Buying in 3-5 years: 60-70% balanced ETF (XBAL or VBAL), 30-40% HISA/GIC.

Buying in 5+ years: 80-100% equity ETFs. The long horizon justifies volatility. Consider XEQT, VEQT, or international tilt with VXC.

Common mistake: holding cash in an FHSA at 1% interest. You're wasting the tax-free growth wrapper. At minimum use a HISA ETF (CASH.TO at 4.4%) or a HISA at one of the big brokerages (Wealthsimple, EQ Bank).

Big tax-efficient angle: hold US-listed dividend ETFs in your TFSA (15% US withholding) and capital-growth ETFs in the FHSA (no dividend tax problem). Optimize across all three account types.

What to do at decision point

You buy a qualifying first home: withdraw your FHSA balance tax-free. The account closes after the withdrawal.

You don't buy within 15 years (or hit age 71): the FHSA must close. Options: 1. Roll to RRSP: transfer the balance to your RRSP (no tax, no impact on RRSP room) - preserves the tax-free growth but withdrawals become taxable RRSP withdrawals 2. Withdraw and pay tax: the balance becomes taxable income in the year you withdraw

You decide you'll never buy: transfer to RRSP. Even though you used FHSA for "first home savings," there's no penalty for changing your mind - you just lose the tax-free withdrawal benefit.

You buy a home but want to keep the FHSA open: not possible. Buying a qualifying first home triggers the FHSA closure.

Both spouses have FHSAs and you buy together: both can withdraw simultaneously. Both can claim the qualifying home purchase. Both accounts close. You've maxed the dual benefit.

You move provinces during the FHSA: no effect. FHSA is a federal program.

You leave Canada: contributions stop. The FHSA stays open but is now considered "non-resident FHSA" - any withdrawal becomes taxable income in your country of residence. Most expats roll to RRSP and close before leaving.

Run the math for your situation

Use our 🇨🇦 Canada calculator to plug in your own numbers.

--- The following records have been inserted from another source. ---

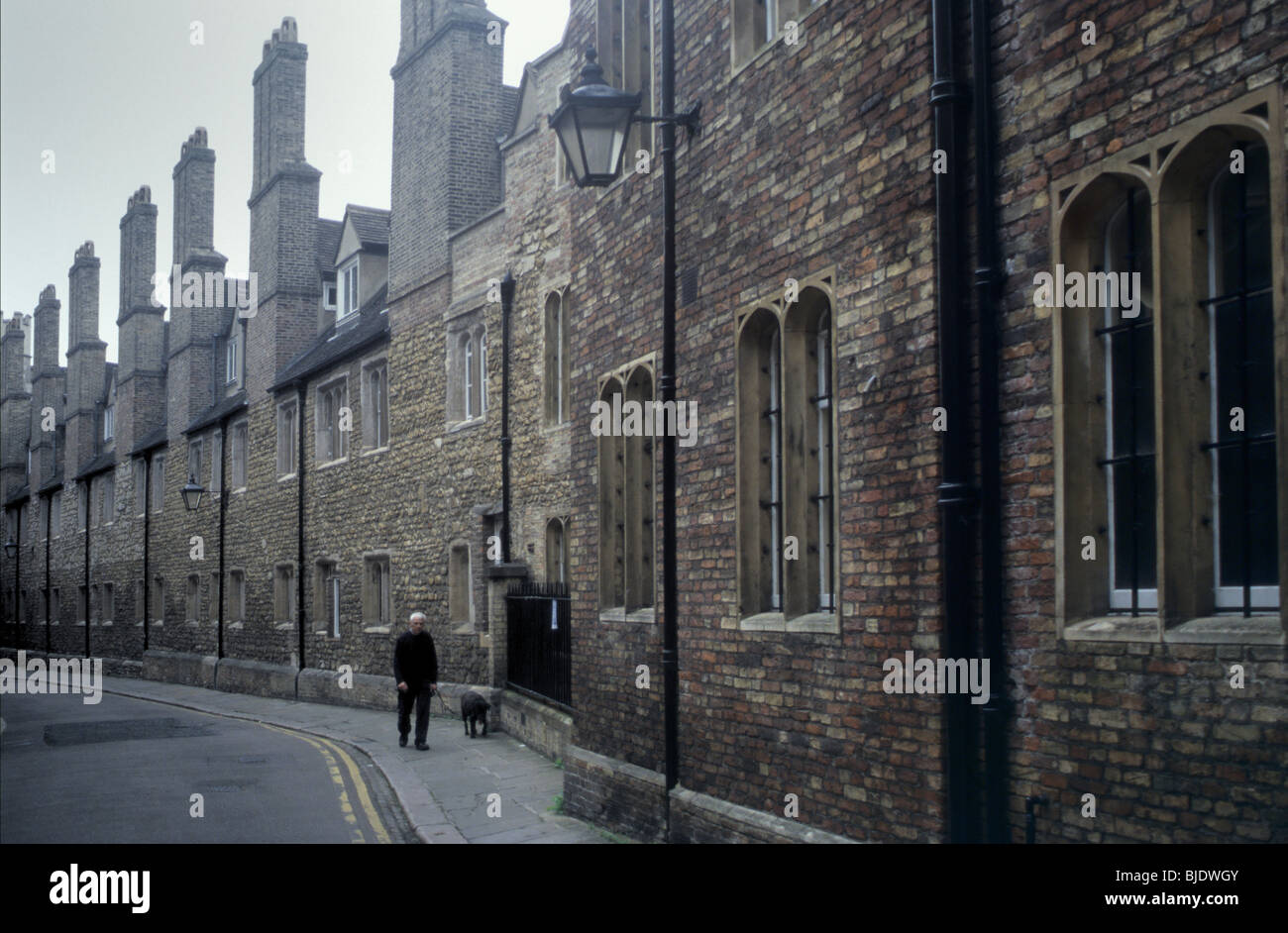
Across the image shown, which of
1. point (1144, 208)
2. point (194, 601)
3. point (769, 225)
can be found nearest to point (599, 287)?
point (769, 225)

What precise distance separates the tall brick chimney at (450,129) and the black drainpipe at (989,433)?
15.8 m

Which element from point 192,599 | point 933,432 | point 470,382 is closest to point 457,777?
point 470,382

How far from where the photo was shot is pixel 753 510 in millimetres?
8148

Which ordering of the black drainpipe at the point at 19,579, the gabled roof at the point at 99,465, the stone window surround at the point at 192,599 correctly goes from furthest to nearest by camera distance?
the black drainpipe at the point at 19,579, the gabled roof at the point at 99,465, the stone window surround at the point at 192,599

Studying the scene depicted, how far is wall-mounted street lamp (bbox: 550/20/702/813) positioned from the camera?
8.21 m

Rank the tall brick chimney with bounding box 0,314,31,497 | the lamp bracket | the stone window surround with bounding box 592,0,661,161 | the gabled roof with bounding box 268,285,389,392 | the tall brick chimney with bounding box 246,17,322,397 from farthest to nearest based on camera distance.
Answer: the tall brick chimney with bounding box 0,314,31,497 → the tall brick chimney with bounding box 246,17,322,397 → the gabled roof with bounding box 268,285,389,392 → the stone window surround with bounding box 592,0,661,161 → the lamp bracket

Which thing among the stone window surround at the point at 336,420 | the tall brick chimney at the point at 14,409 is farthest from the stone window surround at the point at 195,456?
the tall brick chimney at the point at 14,409

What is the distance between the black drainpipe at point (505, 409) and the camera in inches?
720

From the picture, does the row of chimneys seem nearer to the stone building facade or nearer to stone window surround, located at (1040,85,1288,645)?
the stone building facade

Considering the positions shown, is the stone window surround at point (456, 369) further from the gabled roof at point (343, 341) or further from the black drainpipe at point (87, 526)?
the black drainpipe at point (87, 526)

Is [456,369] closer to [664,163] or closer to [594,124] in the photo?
[664,163]

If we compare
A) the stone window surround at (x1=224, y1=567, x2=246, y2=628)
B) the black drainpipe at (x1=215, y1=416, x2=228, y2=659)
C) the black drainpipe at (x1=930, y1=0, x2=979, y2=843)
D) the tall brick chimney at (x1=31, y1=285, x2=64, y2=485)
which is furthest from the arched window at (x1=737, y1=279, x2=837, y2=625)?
the tall brick chimney at (x1=31, y1=285, x2=64, y2=485)

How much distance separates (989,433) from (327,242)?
28.5 metres

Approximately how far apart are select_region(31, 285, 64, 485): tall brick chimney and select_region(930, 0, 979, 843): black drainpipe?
54518 millimetres
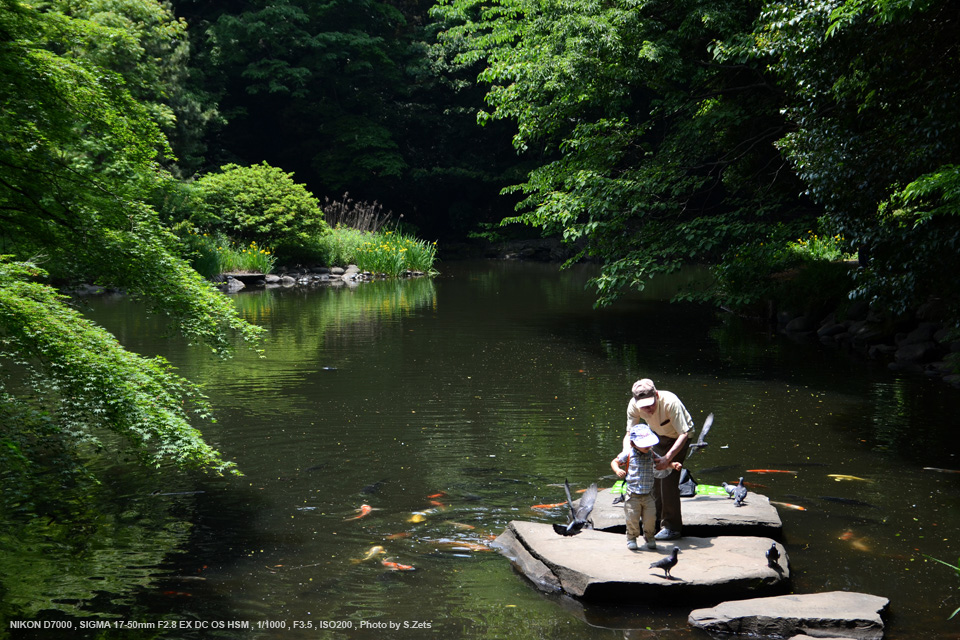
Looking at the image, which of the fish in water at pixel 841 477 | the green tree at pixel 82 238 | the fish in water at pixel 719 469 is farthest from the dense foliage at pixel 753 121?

Frequently asked questions

Quick answers people search for.

How much contribution room do I have in FHSA by 2026?

If you opened an FHSA in 2023, you have $32,000 of cumulative room by end of 2026 ($8,000/yr × 4 years). If you opened later, count from your opening year.

Can I have both an FHSA and use the RRSP Home Buyers' Plan?

Yes - and you should. FHSA gives up to $40,000 lifetime tax-free; HBP gives up to $60,000. Stacked, you have $100,000 per person ($200,000 per couple) tax-advantaged for a first home.

What happens to my FHSA if I never buy a home?

After 15 years (or age 71), you must close it. Best option: roll the balance into your RRSP - no tax, no impact on RRSP room. The tax-free growth is preserved but future withdrawals become taxable RRSP income.

Is FHSA contribution tax-deductible like RRSP?

Yes - full contribution amount is deductible from your taxable income. Plus you get tax-free growth AND tax-free withdrawal for a qualifying home purchase. The only account with all three benefits.

Can I open an FHSA if my spouse already owns a home?

You can open one only if YOU haven't lived in a home owned by you or your spouse in the current year or any of the 4 prior years. If your spouse owned a home you lived in during that period, you don't qualify.